### DESCRIPTION OF THE TASK
Once the line with "United States, site lebec_CA-33." is found in the data, output it and each following line exactly, up to and including the line with "common name: american black bear", and nothing before or after.

#### PROVIDED RECORDS

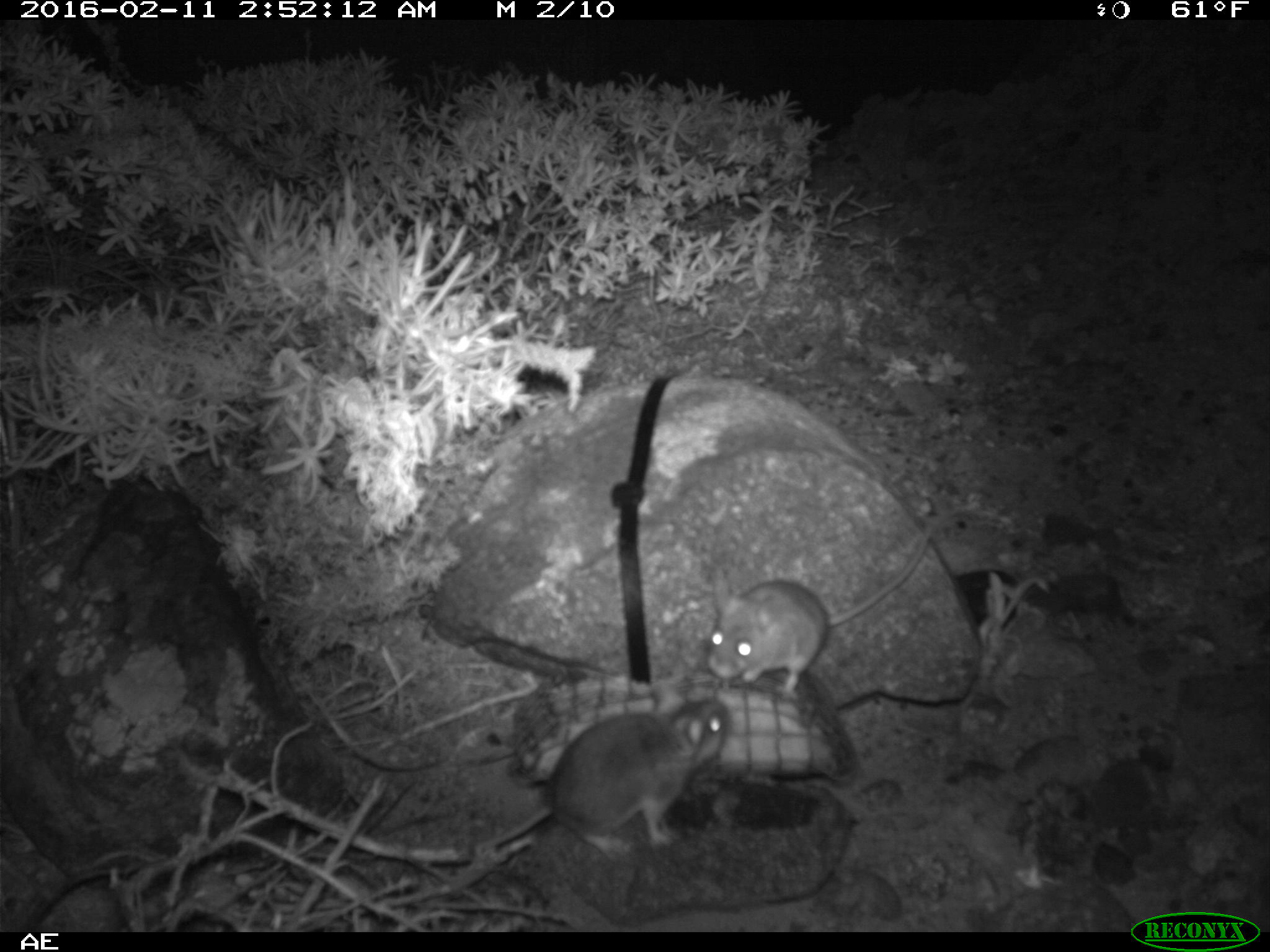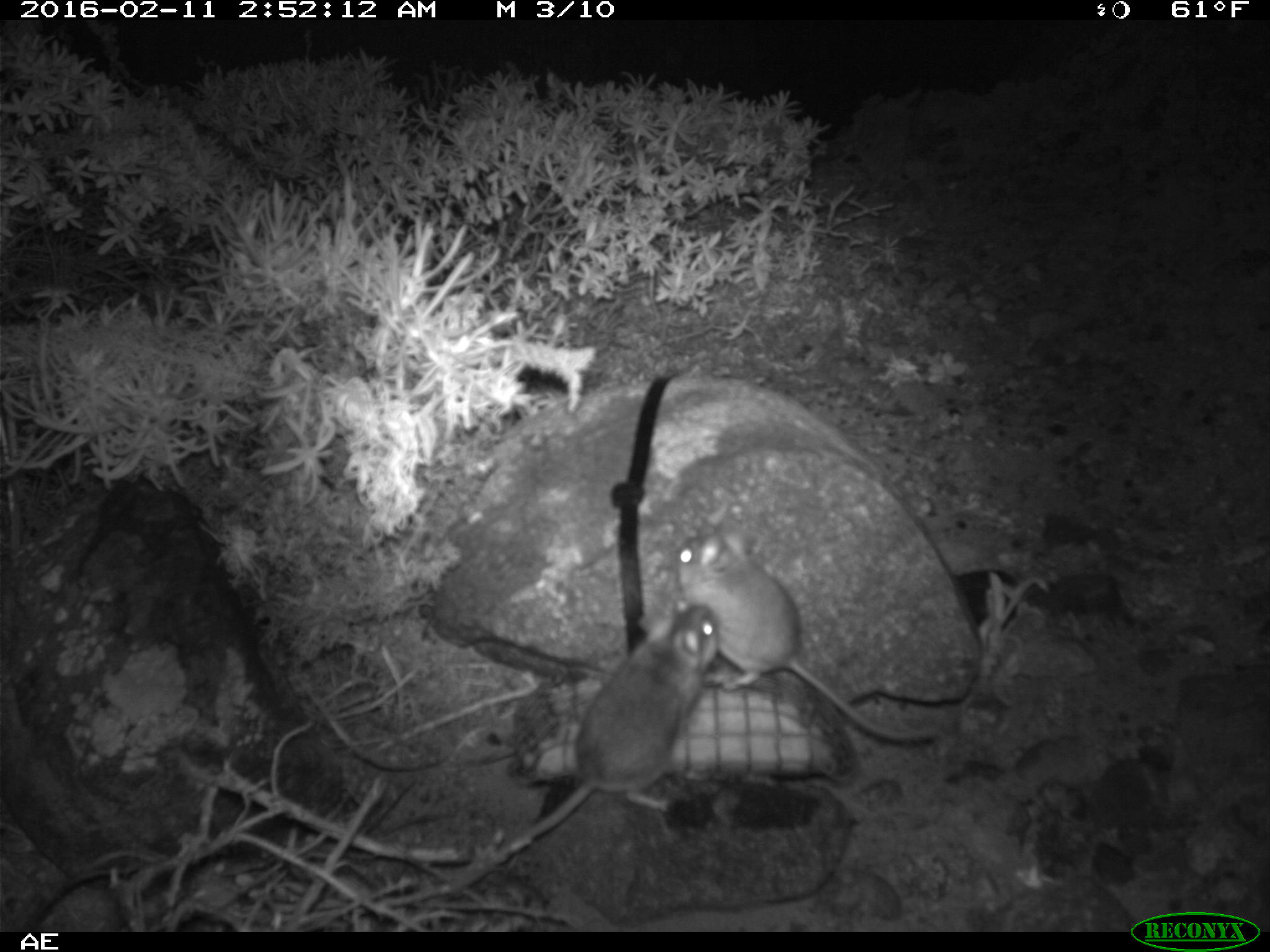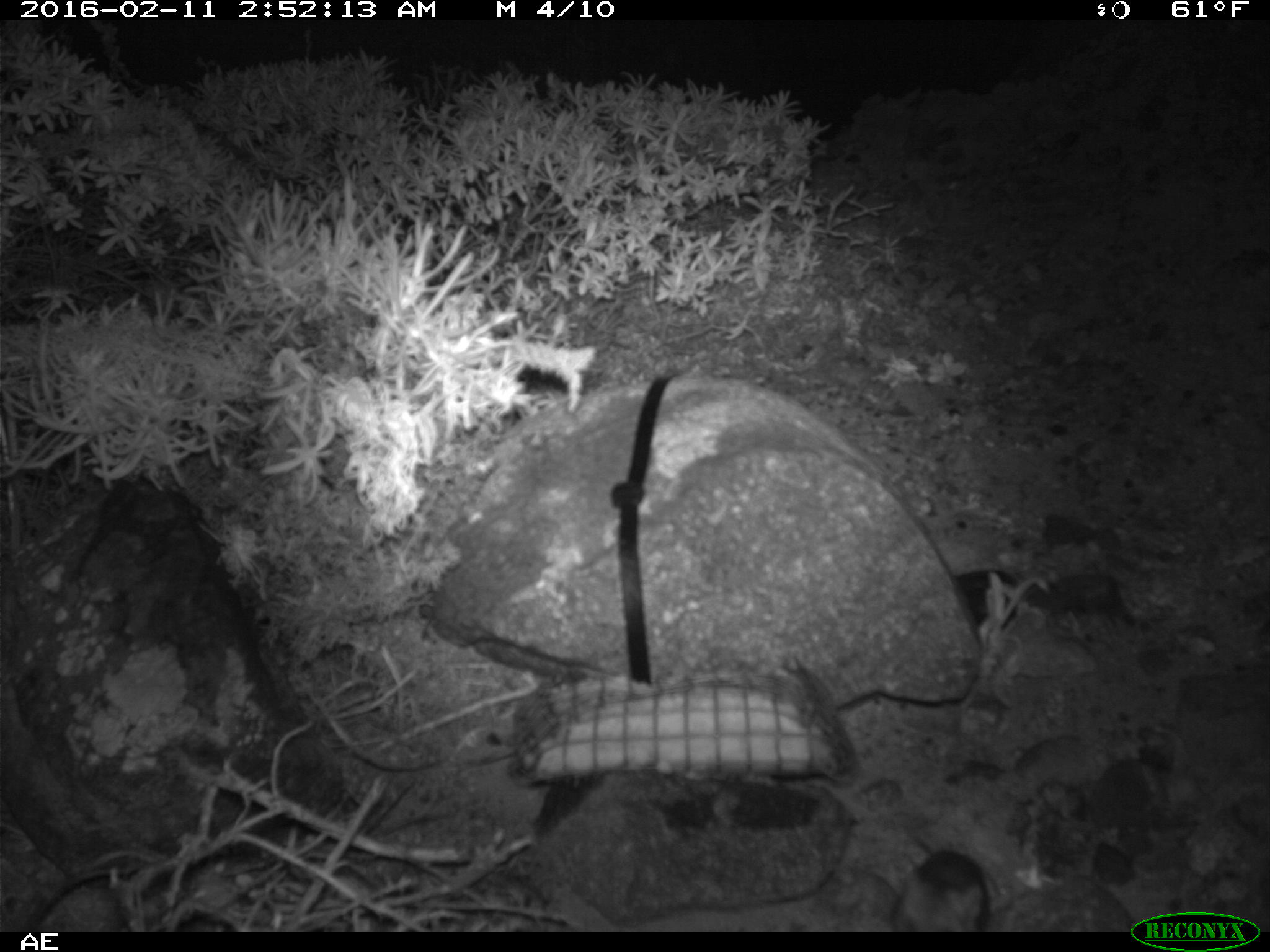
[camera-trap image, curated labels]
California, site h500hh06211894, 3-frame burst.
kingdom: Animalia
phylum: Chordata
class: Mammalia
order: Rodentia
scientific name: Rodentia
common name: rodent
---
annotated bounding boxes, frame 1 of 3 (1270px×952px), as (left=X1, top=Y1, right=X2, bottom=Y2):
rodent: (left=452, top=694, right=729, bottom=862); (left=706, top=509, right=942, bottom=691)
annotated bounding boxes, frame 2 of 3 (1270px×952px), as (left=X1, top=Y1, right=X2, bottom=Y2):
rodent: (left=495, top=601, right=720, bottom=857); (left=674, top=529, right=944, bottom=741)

########
#### PROVIDED RECORDS

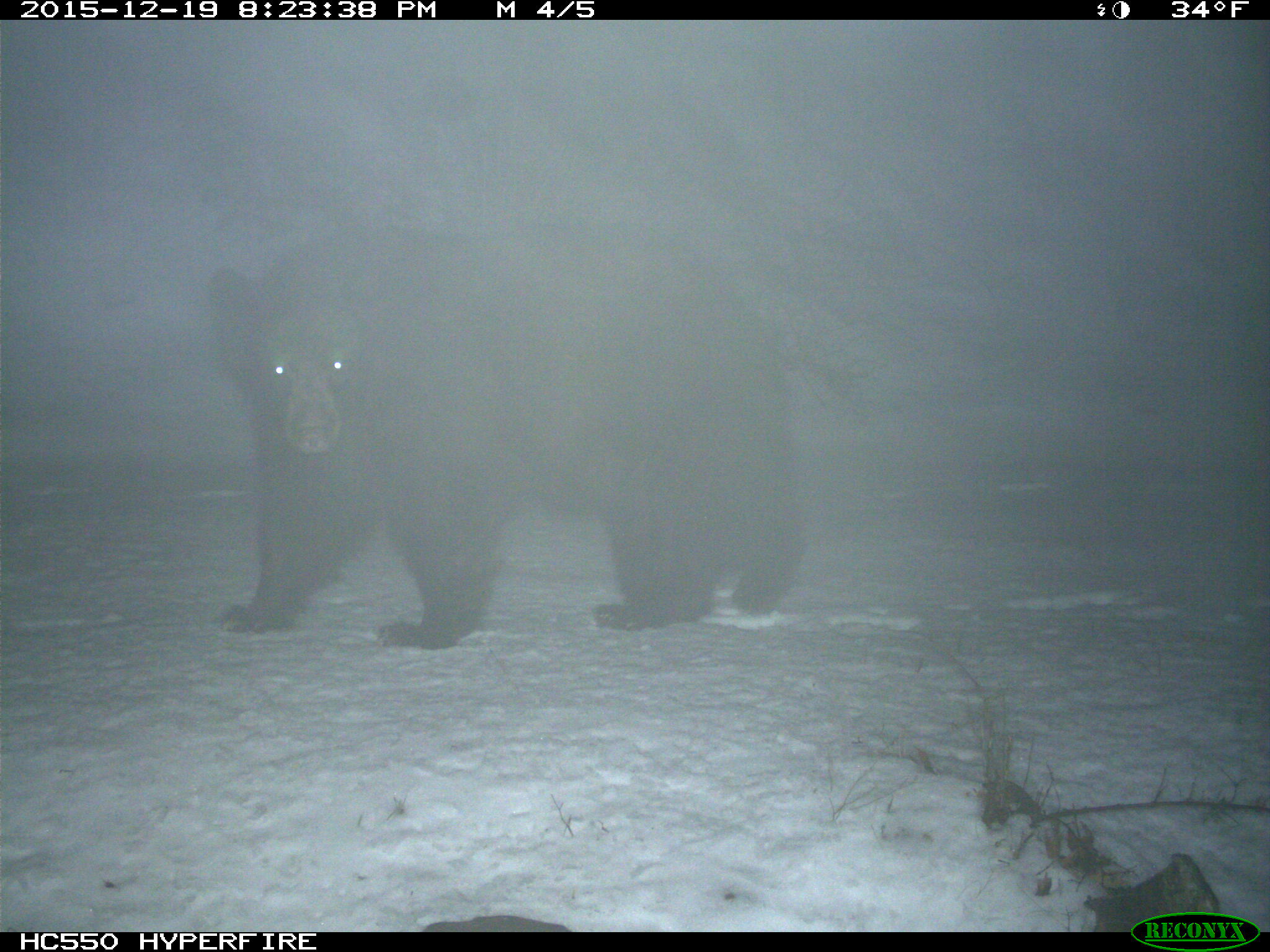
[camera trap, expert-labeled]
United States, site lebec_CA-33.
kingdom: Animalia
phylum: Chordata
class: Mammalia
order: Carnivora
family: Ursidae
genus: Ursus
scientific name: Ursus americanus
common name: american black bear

########

### ANSWER TO THIS TASK
United States, site lebec_CA-33.
kingdom: Animalia
phylum: Chordata
class: Mammalia
order: Carnivora
family: Ursidae
genus: Ursus
scientific name: Ursus americanus
common name: american black bear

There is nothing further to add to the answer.